Bapak Pulang

0
0
Deskripsi

Hari ini tepat lima belas tahun tidak lagi bersua. Semoga rindu tersampaikan melalui angin di sepertiga malam yang senantiasa kudengungkan. Selaluku sebut namamu disetiap tengadah tanganku, ada beribu makna dan sejuta harapan dibalik untaian doaku. Semoga Allah memberikan jalan terbaik.

07 Maret 2023 

Hari ini tepat lima belas tahun tidak lagi bersua. Semoga rindu tersampaikan melalui angin di sepertiga malam yang senantiasa kudengungkan. Selaluku sebut namamu disetiap tengadah tanganku, ada beribu makna dan sejuta harapan dibalik untaian doaku. Semoga Allah memberikan jalan terbaik. Pak, tak usah risau. Mama dan adik di sini baik. Demikian pula denganku, si sulung. Allah maha baik. Jangan pernah putus doain kami pak, semoga kuat sampai akhir untuk melewati perjalanan hidup ini. Semoga Bapak tenang di sana, aamiin.   

--

Sabtu, 07 Maret 2008 pukul 12.00 WIB tepat ketika adzan dzuhur berkumandang. Saat aku berada di rumah sedang menonton televisi serial “Thomas and Friends” bersama saudara-saudara seumuran. Ditemani jajanan ala anak kecil yang berserakan di lantai dengan suansana yang begitu menyenangkan. Namun, suasana itu sekejap mata berubah ketika tiba-tiba Embah menghampiri aku seraya berkata “Zii, bapak kamu udah meninggal!” Embah dengan nada bicara pelan dan penuh kehati-hatian, berhasil membuat seisi ruangan terdiam. 

 Innalilahi wa inna ilahi rajiun 

“Haah? Bapak beneran udah ga ada, Mbah?” kalimat penuh keraguan. Telingaku tidak salah dengar nih? Beneran Bapakku yang dimaksud Embah yang usianya sudah separuh baya itu. 

Ketika aku berusaha menngubah poosisi untuk berdiri, Embah menepuk-nepuk pelan bahuku. “Yang sabar ya Zii.” 

Tidak jarang teman-teman ku mengucapkan bela sungkawa dan menunjukan rasa empatinya. “Yang sabar yaa zii” berkali-kali aku dengar, namun aku tidak benar-benar meresponnya, pikiranku kalut. 

Apa maksudnya? Kenapa aku harus sabar? 

Menit kemudian aku teringat suatu kejadian. Kakiku lemas tidak berdaya kalau mengingatnya. Berarti apa yang aku dengar tadi malam bukan hanya sekedar mimpi, Mama berbisik di telingaku saat akau tertidur “Zii, semalam Bapak kritis di rumah sakit.
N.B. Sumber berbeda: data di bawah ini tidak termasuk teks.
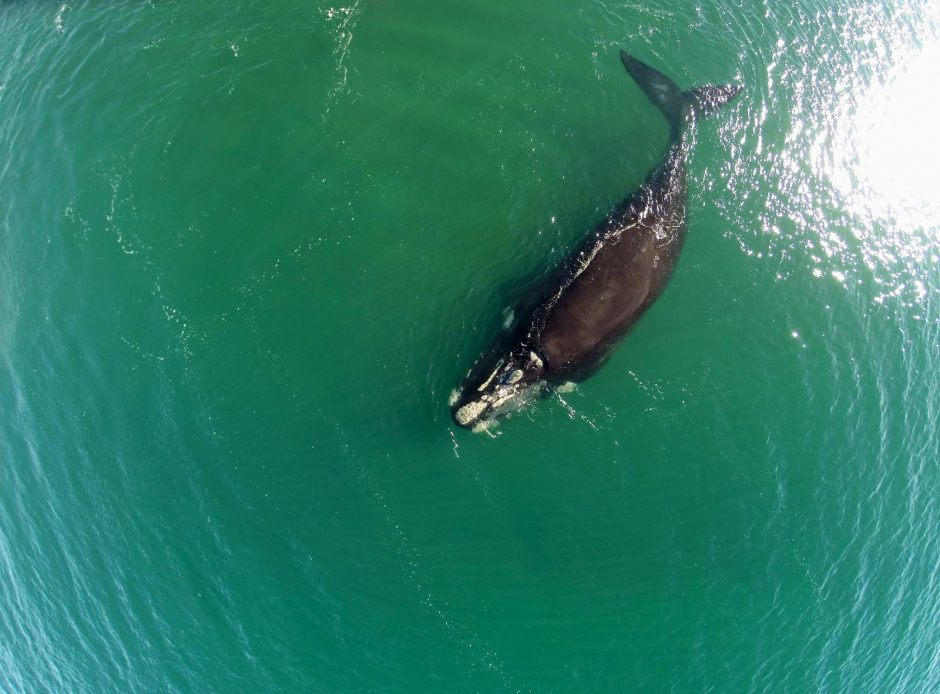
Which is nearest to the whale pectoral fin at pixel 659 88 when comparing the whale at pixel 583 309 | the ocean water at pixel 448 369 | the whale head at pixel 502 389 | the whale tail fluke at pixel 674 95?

Doain Bapak biar cepet pulih ya, nak.” 

Mendengar berita duka tersebut untuk pertama kalinya, tubuh saya lemas tidak berdaya dan dada terasa sesak. Hal yang paling saya takutkan selama ini terjadi. Air mata menetes tanpa henti. Sosok yang baru saya kenal empat tahun lalu, akhirnya kembali ke pangkuan-Nya setelah tiga belas bulan berjuang melawan penyakit yang menyerang bagian perutnya. 

Setelah mendengar kabar tersebut, tidak pikir lama saya langsung bergegas lari ke rumah Embah (orang tua dari pihak Bapak) tanpa memikirkan celotehan orang yang mengkhawatirkanku. Hati saya hancur ketika melihat banyaknya orang berlalu-lalang untuk takziah dan mobil ambulance yang masih bertenger di depan rumah. 
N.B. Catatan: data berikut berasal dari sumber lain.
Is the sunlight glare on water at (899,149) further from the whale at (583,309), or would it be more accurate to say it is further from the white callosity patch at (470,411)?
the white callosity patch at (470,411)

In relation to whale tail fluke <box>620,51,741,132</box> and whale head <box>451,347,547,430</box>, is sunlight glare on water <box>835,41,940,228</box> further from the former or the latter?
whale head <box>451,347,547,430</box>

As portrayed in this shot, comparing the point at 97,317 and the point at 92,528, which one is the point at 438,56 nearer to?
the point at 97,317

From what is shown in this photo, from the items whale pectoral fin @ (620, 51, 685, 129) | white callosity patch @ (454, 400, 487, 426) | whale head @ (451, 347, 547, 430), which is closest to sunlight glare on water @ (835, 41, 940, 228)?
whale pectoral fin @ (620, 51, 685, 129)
Langkah saya terhenti ketika berhasil menemukan sosok Mama. Saya memeluk beliau dengan erat dan menangis layaknya putri kecil yang kehilangan superhero dalam hidupnya. 

“Maa…Bapak udah meninggal yaa? Terus Bapak Zii siapa?” dengan polosnya saya menayakan hal tersebut dihadapan Mama. 

“Iyaa…Bapak udah meninggal Zii. Gapapa yaa sama Mama ajaa” dengan nada bicara lemas dan diiringi tangis, akhirnya kami berdua berpelukan erat dengan perasaan hancur yang mendalam. 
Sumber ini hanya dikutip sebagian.